From Punjab to Plano, Delhi to Dallas, Calcutta to Carrollton, let's talk about the fabulous jewelry of India.  Here are some of the basics.

A lot of what is referred to as “native cut” is best shown in the image below. The facets are often very irregular on the pavilion. The crown can be somewhat more orderly, but can be as irregular as the pavilion. The culet can be considerably off center in native-cut gem. These gems were cut intentionally with the culet skewed to one side, usually to retain as much weight from the rough as possible or in the case of colored gems, to display the gemstone's best color. Re-cutting these to improve cut quality will usually sacrifice the color and substantially reduce the carat weight, decreasing its value significantly.


Polki diamonds are, in fact, one of the oldest forms of cut diamonds, originating in India long before Western cutting methods were seen there. They often retain their original rough form and have an unfaceted, polished surface. Although they have remained in use in traditional Indian jewelry designs − mainly fashioned for wedding pieces − Western jewelry designers have begun to incorporate these classic gems into their pieces.

The appeal is that they generally are cut to follow the crystal structure of the original rough stone, therefore no two polki diamonds are alike and they impart a distinctiveness that makes each piece unique. Another reason for their appeal is that they are very flattering to the wearer... the light they give off is much softer compared to the sparkle of modern cuts.

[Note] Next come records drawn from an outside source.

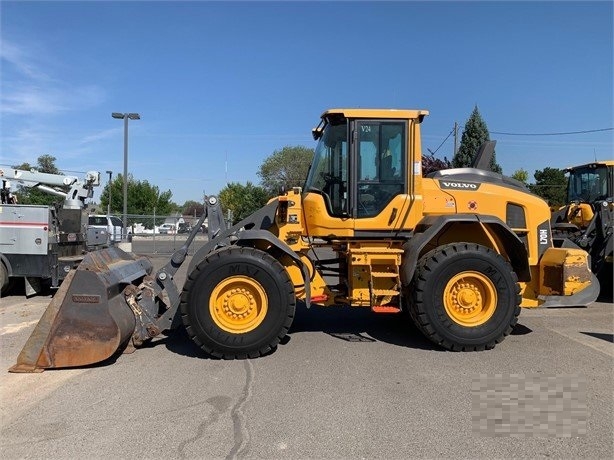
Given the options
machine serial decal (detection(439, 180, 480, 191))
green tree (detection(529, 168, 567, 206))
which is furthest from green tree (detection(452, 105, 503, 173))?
machine serial decal (detection(439, 180, 480, 191))

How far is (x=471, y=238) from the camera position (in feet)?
22.5

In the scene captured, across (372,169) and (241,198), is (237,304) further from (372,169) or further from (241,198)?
(241,198)

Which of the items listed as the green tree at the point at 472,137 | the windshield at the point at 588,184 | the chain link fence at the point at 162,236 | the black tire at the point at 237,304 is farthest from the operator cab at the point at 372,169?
the green tree at the point at 472,137

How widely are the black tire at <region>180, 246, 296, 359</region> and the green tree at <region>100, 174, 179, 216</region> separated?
145ft

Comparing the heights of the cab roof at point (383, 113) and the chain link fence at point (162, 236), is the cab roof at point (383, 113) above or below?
above

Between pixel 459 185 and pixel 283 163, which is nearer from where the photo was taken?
pixel 459 185

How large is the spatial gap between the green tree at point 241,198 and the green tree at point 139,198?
6.05 metres

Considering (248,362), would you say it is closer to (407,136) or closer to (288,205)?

Kundan is a traditional form of Indian gemstone jewelry involving a gem set with a gold foil between the stones and its mount (gold foilback), usually for elaborate necklaces. The method is believed to have originated in the royal courts of Rajasthan and Gujarat. It is one of the older forms of jewelry made and worn in India. 

  • NO ULTRASONIC!  Solution can become trapped between the stone and the gold foilback and corrode the foilback.
  • NO STEAM! High intensity of superheated water could damage the foilback.
  • DO use warm, damp cloth to go over or gently wipe your Kundan jewelry; you can also use a bit of window cleaner such as Windex to wipe down your jewelry.